EXERCISE AIM
Only these lines, please: the first one of the records through the one containing "Ernst Krause sets", retyped exactly, both ends included and pictures omitted.

====== DATA SUPPLIED

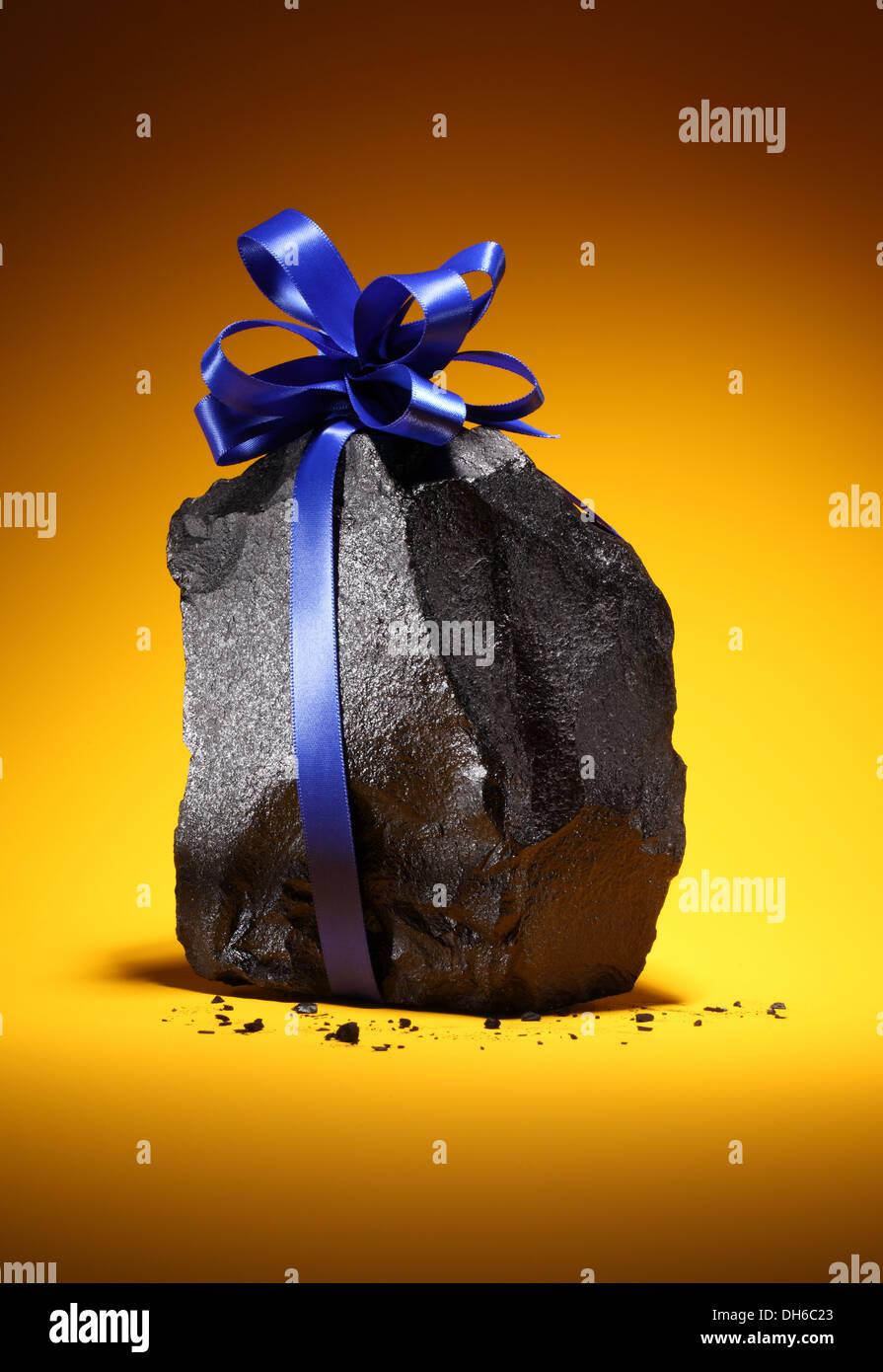Ein schwarzen schwarzen Klumpen Kohle mit einem blauen Band gebunden um ihn herum. Leuchtend orange Hintergrund. Stockbild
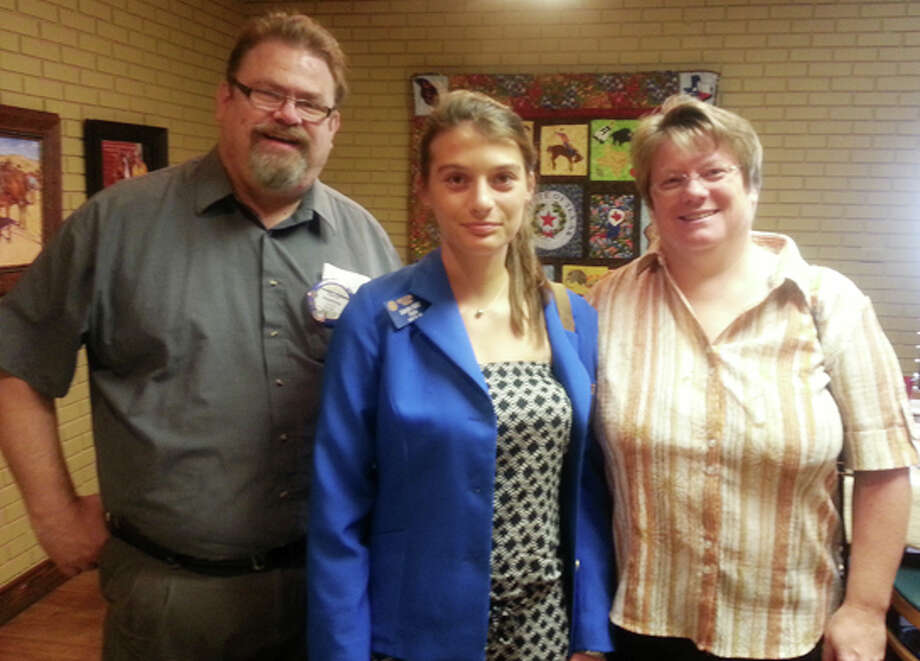 Gabrielle Chargy of Niort, France, is shown with her host parents Dave and Karen Hawkins at the Plainview Rotary meeting. The Rotary is holding a bowling tournament/fundraiser for the Rotary Youth Exchange program from noon to 2 p.m. Saturday, Aug. 24, at Plainview Bowling Center. Photo: Courtesy Photo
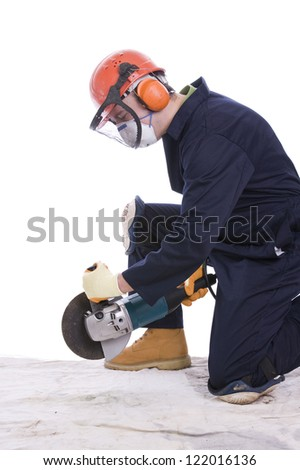 workman with angle grinder wearing full protective clothing - stock photo
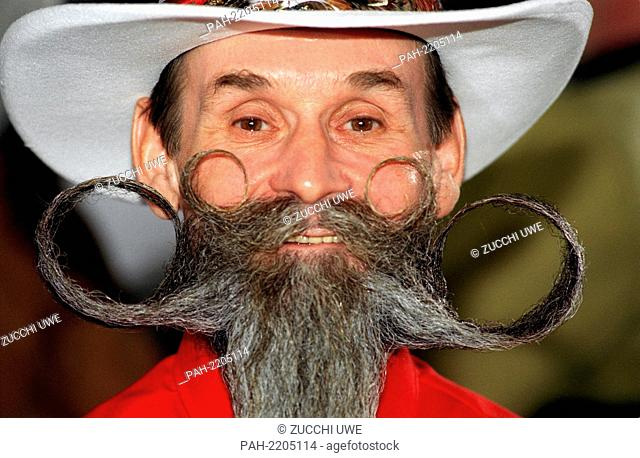 """""""""""""""""""""""Art on the beard"""""""": Ernst Krause sets himself on the 20th of March 1999 at the international German beard championship in Marburg in the category chin and..."""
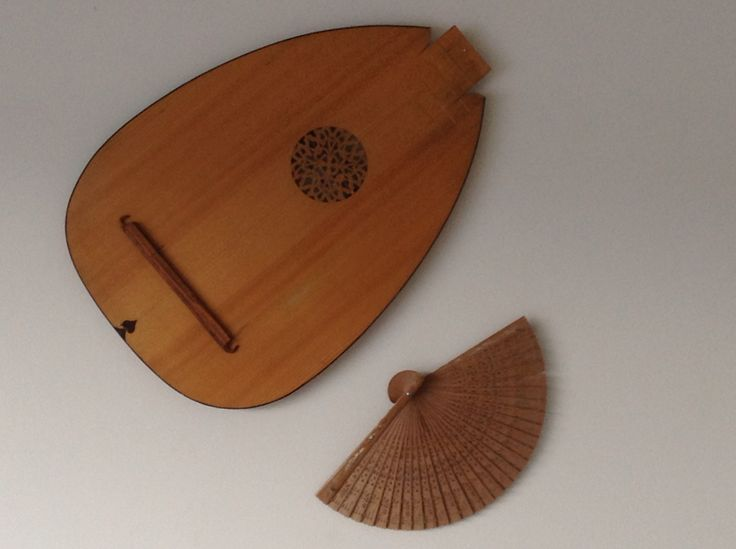 Lute rosette with fan! Belly badly cracked and needed to be replaced. It now adorns our wall.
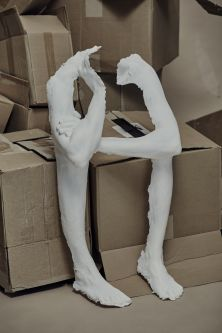 artefact limb cast, crossed arm slumped forward, 'sitting' on a pile of cardboard boxes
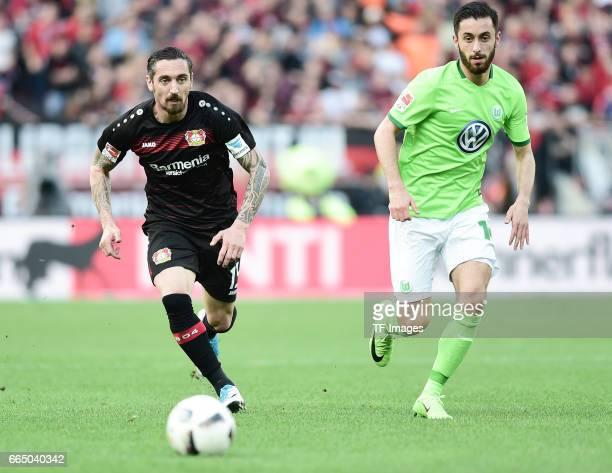 Julian Baumgartlinger of Leverkusen and Yunus Mali of Wolfsburg battle for the ball during the Bundesliga match between Bayer 04 Leverkusen and VfL...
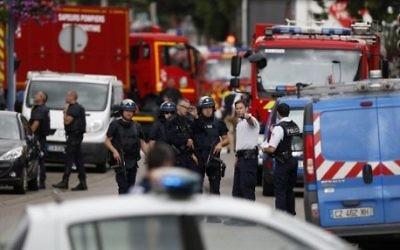 Des policiers et des pompiers français sur les lieux d'une prise d'otages dans une église de Saint-Etienne-du-Rouvray, dans le nord ouest de la France, le 26 juillet 2016. (Crédit : Charly Triballeau/AFP)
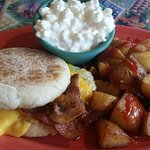 Fried egg, bacon & cheese muffin w/Pops potatoes plus my side of cottage cheese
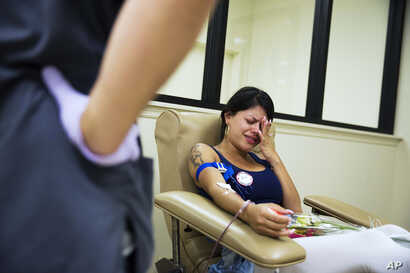 Tatiana Osorio of Orlando, Fla., cries while giving blood at the OneBlood center, near the nightclub where a mass shooting occurred the night before, June 13, 2016. Osorio lost three friends in the shooting.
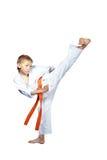 The blow Yoko-geri is doing  athlete on a white background Royalty Free Stock Photos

============

EXPECTED ANSWER
Ein schwarzen schwarzen Klumpen Kohle mit einem blauen Band gebunden um ihn herum. Leuchtend orange Hintergrund. Stockbild
 Gabrielle Chargy of Niort, France, is shown with her host parents Dave and Karen Hawkins at the Plainview Rotary meeting. The Rotary is holding a bowling tournament/fundraiser for the Rotary Youth Exchange program from noon to 2 p.m. Saturday, Aug. 24, at Plainview Bowling Center. Photo: Courtesy Photo
 workman with angle grinder wearing full protective clothing - stock photo
 """""""""""""""""""""""Art on the beard"""""""": Ernst Krause sets himself on the 20th of March 1999 at the international German beard championship in Marburg in the category chin and..."""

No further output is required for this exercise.